ON MONDAY George Osborne, Tatton MP and the Chancellor of the Exchequer, outlined an ambition to create a northern 'supercity' to rival London as a global hub by building HS3, a high speed rail link between Manchester, Leeds and Liverpool.*
By making the North the priority it would show that the commitment to bridging the North/South divide is real. You have to admire the cunning of Osborne in putting the Conservatives ahead of Labour on this.
He was speaking, appropriately enough, at the Museum of Science & Industry, the site in Manchester of the world's oldest passenger railway station. This dates from 1830 and was the eastern terminus of the Liverpool and Manchester Railway - the first inter-city line.
The Chancellor described how he wanted to channel long-term investment into links between northern English cities, which have a combined population of nine million, similar to that of London.
"We need a Northern powerhouse," he said. "Not one city, but a collection of cities - sufficiently close to each other that combined they can take on the world."
Excellent. Lovely. Sadly there was no mention of budget or timescales.
Cynics have said the HS3 idea is beguiling, foxy almost, but is calculated to gain support for the Conservatives before next year's election.
Who cares?
What the Chancellor has done is opened the idea up to other parties. It's up to them to seize this opportunity.
Manchester to Leeds line. Can we get this beyond 30mph please? We are going downhill after all.
Labour, an opposition which seems mealy-mouthed and low on ambition, obsessed with their 'weird' leader and equally obsessed with emptily mouthing the words 'social justice', could be on to something here.
They could grab this 'big idea' and run with it. Leap aboard so to speak.
They've cravenly dithered over committing to HS2, so maybe this is the party's chance to chuck their weight behind HS3 as the next high speed step.
Ed Miliband could announce that Labour want to reverse the timetable and put HS2 behind giving Liverpool, Manchester and Leeds the fast link and all the prestige and opportunities that would bring. Of course this would entail making a forthright and clear policy decision which Ed seems to generally avoid.
The advantages are clear.
By making the North the priority it would show that the commitment to bridging the North/South divide is real. You have to admire the cunning of Osborne in putting the Conservatives ahead of Labour on this.
Labour would also gain brownie points in three traditional metropolitan heartlands linking, as Osborne stated, nine million people. It would be good politics for them.
Another element would be to silence the whinging of NIMBYs (Not In My Back Yard) in the rural bits between London and Birmingham and Birmingham and Manchester. That could be left for another day.
A route from Liverpool to Leeds via Manchester would almost certainly be less controversial and more likely to be universally acclaimed - aside from Green cranks and a few Northern NIMBYs.

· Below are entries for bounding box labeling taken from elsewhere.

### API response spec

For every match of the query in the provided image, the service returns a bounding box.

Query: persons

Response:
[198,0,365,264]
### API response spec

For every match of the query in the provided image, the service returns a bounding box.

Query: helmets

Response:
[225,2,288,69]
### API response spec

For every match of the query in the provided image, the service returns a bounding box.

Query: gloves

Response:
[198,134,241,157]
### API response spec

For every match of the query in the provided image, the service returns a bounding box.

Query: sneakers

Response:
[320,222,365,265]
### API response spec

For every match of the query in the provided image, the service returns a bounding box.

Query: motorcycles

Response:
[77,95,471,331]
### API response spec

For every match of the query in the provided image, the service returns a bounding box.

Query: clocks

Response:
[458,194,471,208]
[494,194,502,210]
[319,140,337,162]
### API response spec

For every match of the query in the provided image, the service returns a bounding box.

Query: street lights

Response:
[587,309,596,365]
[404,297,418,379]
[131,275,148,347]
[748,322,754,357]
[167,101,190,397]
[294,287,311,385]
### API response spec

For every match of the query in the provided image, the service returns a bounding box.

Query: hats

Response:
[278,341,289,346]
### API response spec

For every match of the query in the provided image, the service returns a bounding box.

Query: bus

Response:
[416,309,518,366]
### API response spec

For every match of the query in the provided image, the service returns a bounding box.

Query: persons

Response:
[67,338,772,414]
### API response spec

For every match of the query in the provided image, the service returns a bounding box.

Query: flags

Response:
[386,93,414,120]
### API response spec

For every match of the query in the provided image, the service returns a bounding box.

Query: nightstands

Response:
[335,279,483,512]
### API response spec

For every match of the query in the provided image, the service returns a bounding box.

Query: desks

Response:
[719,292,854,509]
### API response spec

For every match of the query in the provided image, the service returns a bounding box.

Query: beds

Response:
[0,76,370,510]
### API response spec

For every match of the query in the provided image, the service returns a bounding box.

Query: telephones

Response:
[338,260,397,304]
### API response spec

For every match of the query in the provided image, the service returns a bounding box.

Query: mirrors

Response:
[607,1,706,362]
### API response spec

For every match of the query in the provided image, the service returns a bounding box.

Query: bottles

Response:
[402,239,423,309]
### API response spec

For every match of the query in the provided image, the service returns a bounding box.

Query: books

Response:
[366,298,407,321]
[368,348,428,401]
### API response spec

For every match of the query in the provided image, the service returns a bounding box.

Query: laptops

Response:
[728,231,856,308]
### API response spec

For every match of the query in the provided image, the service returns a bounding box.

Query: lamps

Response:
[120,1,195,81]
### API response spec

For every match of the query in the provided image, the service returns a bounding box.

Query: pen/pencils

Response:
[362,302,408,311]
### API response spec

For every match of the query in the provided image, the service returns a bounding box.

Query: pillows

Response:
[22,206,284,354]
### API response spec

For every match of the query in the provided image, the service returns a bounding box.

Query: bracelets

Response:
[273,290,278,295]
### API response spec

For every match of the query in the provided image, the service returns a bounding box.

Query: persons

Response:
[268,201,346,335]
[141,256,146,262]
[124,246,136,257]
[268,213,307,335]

The engineering needed to cross the Pennines would mean building long-lasting landmarks associated with a transport system pioneered here - maybe something as beautiful as Norman Foster's Millau viaduct in France. Dreams maybe but who knows?
Millau viaduct
The works would certainly employ thousands.
Then after HS3 we could link Manchester with Birmingham and then Birmingham to London.
In fact, maybe the Conservatives should continue taking the initiative and suggest substituting HS3 for HS2 as the first stage.
Where the national Labour Party sits in this debate is hard to fathom at present. We know the local authority administrations up here in Northland are behind high speed links, but it'd be nice to know where Ed Miliband stood.
He's got an opportunity here to make a grand gesture. He needs one.
*Oddly George Osborne mentioned linking Manchester, Leeds and Liverpool on Monday morning on Radio 4 but apparently concentrated on the Manchester-Leeds connection at the MOSI speech. The latter must have been an oversight as the inclusion of Liverpool would be vital to any such line.